New figures: Oregon health enrollments in middle of the pack
PORTLAND, Ore. (AP) - The latest federal figures show Oregon places in the middle of the pack among states that built their own health insurance exchanges when it comes to the number of people who've signed up for private plans under the Affordable Care Act.
An analysis of new federal government figures by The Associated Press shows that Oregon is seventh when it comes to enrollments in private coverage as a percentage of states' populations. Thirteen other states and the District of Columbia have their own exchanges.
Cover Oregon enrolled 33,808 Oregonians in private insurance during the first four months of the exchange.
The state has even newer figures than the federal government. The latest show the state is still enrolling hundreds of people in private insurance- more than a thousand more than the federal numbers show. It also enrolled 67,500 Oregonians in the Oregon Health Plan, the state's version of Medicaid.

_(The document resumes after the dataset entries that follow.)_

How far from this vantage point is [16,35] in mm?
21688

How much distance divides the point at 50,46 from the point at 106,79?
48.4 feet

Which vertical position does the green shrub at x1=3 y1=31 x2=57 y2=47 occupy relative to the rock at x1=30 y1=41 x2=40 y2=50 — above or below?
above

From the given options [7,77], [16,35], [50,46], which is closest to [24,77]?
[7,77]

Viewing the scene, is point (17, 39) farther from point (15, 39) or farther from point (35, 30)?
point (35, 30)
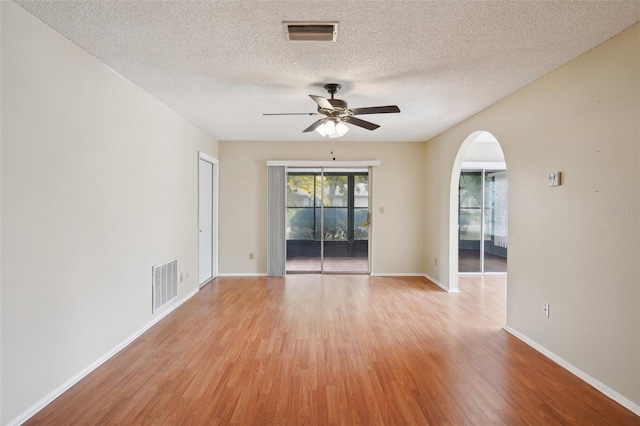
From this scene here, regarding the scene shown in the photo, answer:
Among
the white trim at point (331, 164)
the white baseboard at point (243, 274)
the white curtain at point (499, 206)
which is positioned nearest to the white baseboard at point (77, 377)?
the white baseboard at point (243, 274)

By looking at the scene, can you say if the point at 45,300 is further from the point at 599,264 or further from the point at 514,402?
the point at 599,264

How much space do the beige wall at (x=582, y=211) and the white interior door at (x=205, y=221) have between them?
4.31 metres

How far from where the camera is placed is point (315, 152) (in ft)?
20.5

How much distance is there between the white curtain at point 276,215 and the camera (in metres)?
6.15

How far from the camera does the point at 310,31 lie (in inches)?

Another 123,000 people enrolled in the OHP using a process that bypassed the exchange.
The state did not provide a breakdown by age, race, or ethnicity.

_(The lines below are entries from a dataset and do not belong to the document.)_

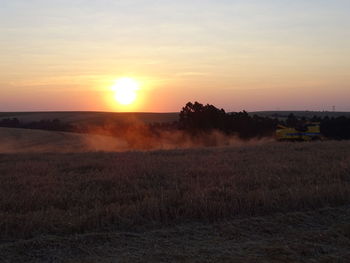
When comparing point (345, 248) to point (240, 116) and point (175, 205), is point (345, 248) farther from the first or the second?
point (240, 116)

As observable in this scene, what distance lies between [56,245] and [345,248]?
397 centimetres

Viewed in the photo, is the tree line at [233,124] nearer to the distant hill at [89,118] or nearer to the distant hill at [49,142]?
the distant hill at [49,142]

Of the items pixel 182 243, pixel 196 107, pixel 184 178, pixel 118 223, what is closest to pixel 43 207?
pixel 118 223

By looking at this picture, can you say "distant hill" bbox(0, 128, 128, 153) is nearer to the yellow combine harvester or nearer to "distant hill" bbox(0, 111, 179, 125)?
the yellow combine harvester

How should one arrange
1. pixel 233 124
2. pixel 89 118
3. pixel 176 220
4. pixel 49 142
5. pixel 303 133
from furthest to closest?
pixel 89 118 → pixel 49 142 → pixel 233 124 → pixel 303 133 → pixel 176 220

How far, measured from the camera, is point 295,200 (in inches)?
331

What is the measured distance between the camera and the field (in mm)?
5934

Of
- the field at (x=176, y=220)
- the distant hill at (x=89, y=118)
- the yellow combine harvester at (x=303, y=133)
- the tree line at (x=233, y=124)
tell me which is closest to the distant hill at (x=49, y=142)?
the tree line at (x=233, y=124)

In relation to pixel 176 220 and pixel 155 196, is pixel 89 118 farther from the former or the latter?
pixel 176 220

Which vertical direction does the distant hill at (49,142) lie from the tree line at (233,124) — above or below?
below

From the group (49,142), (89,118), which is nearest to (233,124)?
(49,142)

It also did not say how many of those newly enrolled might also have been previously insured, among those whose policies were slated to be canceled because they didn't meet the law's standards.

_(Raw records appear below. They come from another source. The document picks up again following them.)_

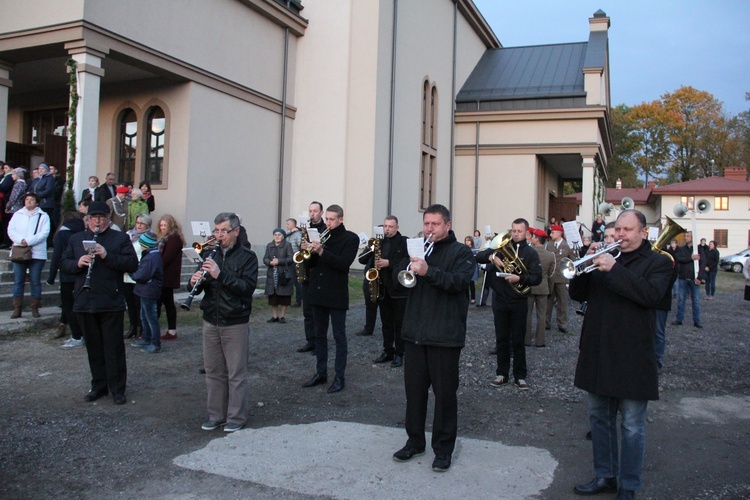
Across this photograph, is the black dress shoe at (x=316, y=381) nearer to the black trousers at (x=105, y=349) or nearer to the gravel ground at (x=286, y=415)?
the gravel ground at (x=286, y=415)

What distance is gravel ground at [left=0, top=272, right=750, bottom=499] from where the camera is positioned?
4543mm

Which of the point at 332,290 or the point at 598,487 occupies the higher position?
the point at 332,290

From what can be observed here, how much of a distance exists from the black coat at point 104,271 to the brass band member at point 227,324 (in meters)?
1.47

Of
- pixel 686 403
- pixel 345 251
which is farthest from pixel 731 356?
pixel 345 251

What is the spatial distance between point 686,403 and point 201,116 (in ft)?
44.7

Federal officials originally projected 147,000 sign-ups by the end of January in Oregon, but the state has revised its projections downward multiple times. In December, the state scaled down its low-level projections of Oregonians enrolled in private health care by January 2014 to 20,700 people.
The federal numbers also show that Vermont, followed by California, has enrolled the most people as compared to their total populations. Massachusetts enrolled the fewest.
The data shows 73 percent of Oregonians who selected a marketplace plan received financial assistance.
The report also includes a breakdown by type of plan. The most popular plan among Oregonians was the silver plan - more than 60 percent picked it, in line with a similar trend nationwide. The silver plan is the second-least expensive of four plans when it comes to premiums and generally covers 70 percent of out-of-pocket expenses.
Oregon's online enrollment site still hasn't launched. The state has relied on a hybrid paper and online process to sign people up.
Cover Oregon now says insurance agents and community partners might be able to enroll Oregonians in coverage in one sitting via the troubled website by the end of this week. Other parts of the online exchange would still not be operational, such as communicating with carriers and making payments for insurance plans.
The state did not say when the online exchange would open to the public.